In her day-to-day duties, Delvinder looks after the wellbeing of all the invertebrates in the zoo. This includes monitoring the exhibits, back-of-house breeding facility. She also takes on projects.
She is currently working on the Pollinator Project which focuses on improving the population of butterflies and stingless bees through surveys of these species across all of Wildlife Reserves Singapore's parks, studying different potential habitats, and enhancing existing ones.
While Delvinder exudes confidence and is knowledgeable about invertebrates now, this was not always the case.
When she started her posting with the invertebrates, she remembered having to come face-to-face with one of her greatest fears: the Madagascan Hissing Cockroaches.
With some of them nearly half a palm in size, these black-headed, brown-bodied, segmented creatures can scurry through the tanks at a dizzying pace. Each tank can hold up to a few hundred cockroaches - although Delvinder remembered her first tank being four times the size.
“I had to clean the whole tank full of cockroaches, and that was my first day working as an invertebrate keeper.
“As you can see, you can imagine the cockroaches were scurrying all around … Every time I put my hand in and the cockroaches scurry over, I would freak out and remove my hand from the tank,” she said.
It took her about a week to get over her fear, but having the opportunity to learn about these cockroaches, to understand them, and to hold her first cockroach, was crucial in getting over her fear, she said.
It is ignorance that causes people to fear invertebrates so much, said Delvinder.
“It shows as well, that when we don’t really understand the animals, we tend to stigmatise them, and that can also affect our outlook on them. So it’s something that I’ve learned, and I’m also helping others to learn it as well,” she said.
In fact, invertebrates play a larger role than most people might expect: comprising 97 per cent of the animal kingdom, they are important for the continued survival of all animal species on Earth, she said.
“There’s a line: ‘When the bees die, we die,’” said Delvinder. “It says a lot already. In a way, it’s a domino effect. Once the bottom foundation layer starts to go, everything else will continue as well, because not only are you taking the main runners of the ecosystem, you’re also taking away those who maintain the rainforest, you’re also taking away the food for the other animals.”
“SOMETHING THAT I DON’T THINK I EVER REGRET”
Looking back, Delvinder finds the learning the most rewarding part of her job.
“For me, it’s always the ability to learn something new. Every time we learn something new, we can apply it in a certain way, and (invertebrates) is an area which I personally think is very understudied.

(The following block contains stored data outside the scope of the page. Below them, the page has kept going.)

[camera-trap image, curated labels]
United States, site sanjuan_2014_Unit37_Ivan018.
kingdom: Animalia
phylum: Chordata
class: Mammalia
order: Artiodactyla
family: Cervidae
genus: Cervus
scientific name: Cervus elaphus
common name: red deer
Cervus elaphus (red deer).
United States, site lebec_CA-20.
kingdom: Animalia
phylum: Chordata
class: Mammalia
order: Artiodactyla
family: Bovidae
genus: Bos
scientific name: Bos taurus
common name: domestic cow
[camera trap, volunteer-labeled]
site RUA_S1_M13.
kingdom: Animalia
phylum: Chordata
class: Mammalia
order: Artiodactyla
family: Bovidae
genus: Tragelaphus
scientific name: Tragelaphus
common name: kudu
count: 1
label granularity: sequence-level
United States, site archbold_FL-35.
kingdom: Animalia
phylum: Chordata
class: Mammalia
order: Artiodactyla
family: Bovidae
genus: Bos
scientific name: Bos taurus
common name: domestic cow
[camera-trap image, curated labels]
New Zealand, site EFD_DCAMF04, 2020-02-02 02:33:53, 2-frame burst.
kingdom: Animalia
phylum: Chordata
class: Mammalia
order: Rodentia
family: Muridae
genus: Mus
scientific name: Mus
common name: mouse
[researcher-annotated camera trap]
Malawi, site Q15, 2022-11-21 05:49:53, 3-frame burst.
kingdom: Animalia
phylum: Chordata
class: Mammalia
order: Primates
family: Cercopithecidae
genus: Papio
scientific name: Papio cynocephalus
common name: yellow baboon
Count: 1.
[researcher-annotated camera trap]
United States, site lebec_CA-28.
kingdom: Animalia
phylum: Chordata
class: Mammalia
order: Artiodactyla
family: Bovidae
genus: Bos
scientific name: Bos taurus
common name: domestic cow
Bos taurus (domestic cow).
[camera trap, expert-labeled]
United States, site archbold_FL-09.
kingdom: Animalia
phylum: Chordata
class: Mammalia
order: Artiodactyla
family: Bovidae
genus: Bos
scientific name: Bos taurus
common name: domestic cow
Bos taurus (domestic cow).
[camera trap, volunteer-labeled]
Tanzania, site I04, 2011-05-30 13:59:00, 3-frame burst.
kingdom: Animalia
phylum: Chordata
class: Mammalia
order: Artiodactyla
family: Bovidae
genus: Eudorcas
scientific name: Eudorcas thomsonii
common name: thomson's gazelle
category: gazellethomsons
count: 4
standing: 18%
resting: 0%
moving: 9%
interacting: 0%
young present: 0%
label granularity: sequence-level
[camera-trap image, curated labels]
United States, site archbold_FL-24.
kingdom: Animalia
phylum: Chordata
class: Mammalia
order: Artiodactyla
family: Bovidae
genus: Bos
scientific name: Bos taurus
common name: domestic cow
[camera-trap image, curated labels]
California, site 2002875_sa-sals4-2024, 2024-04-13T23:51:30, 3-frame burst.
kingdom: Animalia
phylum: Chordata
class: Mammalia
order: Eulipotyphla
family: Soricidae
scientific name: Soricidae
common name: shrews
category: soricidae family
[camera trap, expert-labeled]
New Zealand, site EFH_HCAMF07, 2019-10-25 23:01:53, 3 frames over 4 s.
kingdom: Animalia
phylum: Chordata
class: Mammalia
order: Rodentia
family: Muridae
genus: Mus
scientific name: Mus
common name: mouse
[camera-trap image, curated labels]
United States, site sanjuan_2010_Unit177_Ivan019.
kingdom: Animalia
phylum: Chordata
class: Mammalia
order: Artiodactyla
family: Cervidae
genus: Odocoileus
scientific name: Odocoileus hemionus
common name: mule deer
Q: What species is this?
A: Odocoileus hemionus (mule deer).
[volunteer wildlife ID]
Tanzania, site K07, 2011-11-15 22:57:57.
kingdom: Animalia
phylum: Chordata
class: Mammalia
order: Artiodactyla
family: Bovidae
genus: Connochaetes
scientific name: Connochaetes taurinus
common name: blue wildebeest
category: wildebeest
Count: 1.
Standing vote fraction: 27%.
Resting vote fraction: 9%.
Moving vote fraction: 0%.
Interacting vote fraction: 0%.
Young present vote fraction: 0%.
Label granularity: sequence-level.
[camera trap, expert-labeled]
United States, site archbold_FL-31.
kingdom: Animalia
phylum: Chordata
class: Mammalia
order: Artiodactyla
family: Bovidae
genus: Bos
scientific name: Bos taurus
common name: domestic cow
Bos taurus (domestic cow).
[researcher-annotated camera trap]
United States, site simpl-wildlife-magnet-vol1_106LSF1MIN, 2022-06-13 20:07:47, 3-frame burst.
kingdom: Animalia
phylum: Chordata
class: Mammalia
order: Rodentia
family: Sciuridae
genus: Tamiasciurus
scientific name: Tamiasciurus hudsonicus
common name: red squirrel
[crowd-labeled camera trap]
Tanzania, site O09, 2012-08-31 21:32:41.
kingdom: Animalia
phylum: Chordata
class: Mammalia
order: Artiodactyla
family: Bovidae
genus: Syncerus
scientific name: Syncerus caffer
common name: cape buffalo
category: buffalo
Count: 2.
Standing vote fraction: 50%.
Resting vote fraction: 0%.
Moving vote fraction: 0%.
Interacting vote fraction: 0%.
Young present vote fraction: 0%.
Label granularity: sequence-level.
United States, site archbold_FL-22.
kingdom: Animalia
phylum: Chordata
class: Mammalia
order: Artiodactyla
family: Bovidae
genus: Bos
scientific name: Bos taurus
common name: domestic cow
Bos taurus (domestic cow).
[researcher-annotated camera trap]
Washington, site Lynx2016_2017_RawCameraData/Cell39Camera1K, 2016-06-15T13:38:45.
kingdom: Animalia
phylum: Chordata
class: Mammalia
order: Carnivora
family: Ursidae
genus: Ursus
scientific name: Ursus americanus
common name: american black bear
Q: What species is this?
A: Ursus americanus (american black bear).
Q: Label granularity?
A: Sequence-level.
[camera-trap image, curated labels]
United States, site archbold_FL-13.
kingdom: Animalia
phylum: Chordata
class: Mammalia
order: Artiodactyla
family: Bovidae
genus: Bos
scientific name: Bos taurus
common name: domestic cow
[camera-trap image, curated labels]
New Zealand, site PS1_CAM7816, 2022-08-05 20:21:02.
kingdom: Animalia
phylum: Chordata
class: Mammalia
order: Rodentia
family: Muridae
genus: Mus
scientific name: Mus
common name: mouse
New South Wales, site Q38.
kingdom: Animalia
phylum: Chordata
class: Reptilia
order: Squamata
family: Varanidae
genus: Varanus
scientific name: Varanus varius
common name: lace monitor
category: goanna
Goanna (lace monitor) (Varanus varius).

“There’s so much that we should learn … So being able to play a part in that and working with the other members of my internal and external team is one of the most rewarding things for me,” she said.
And it’s this desire to learn, to contribute, and to work with these animals that continues to drive this accidental zookeeper.
“You don’t realise it the moment you walk in - it takes a bit of time to understand why we’re doing this, what do we get out of it, and how (our work) is helping … (I do this) because of my appreciation and understanding, and what I think the future should be for these animals,” she said.
Reflecting on her unconventional path, Delvinder said: “It's something I don't think I ever regret. It’s gotten me to this stage right now.
"It's feel that sometimes Singapore is a bit too fast-tracked, and we need to stand back and understand what we’re interested in, and for me, allow me to develop my passion as well.”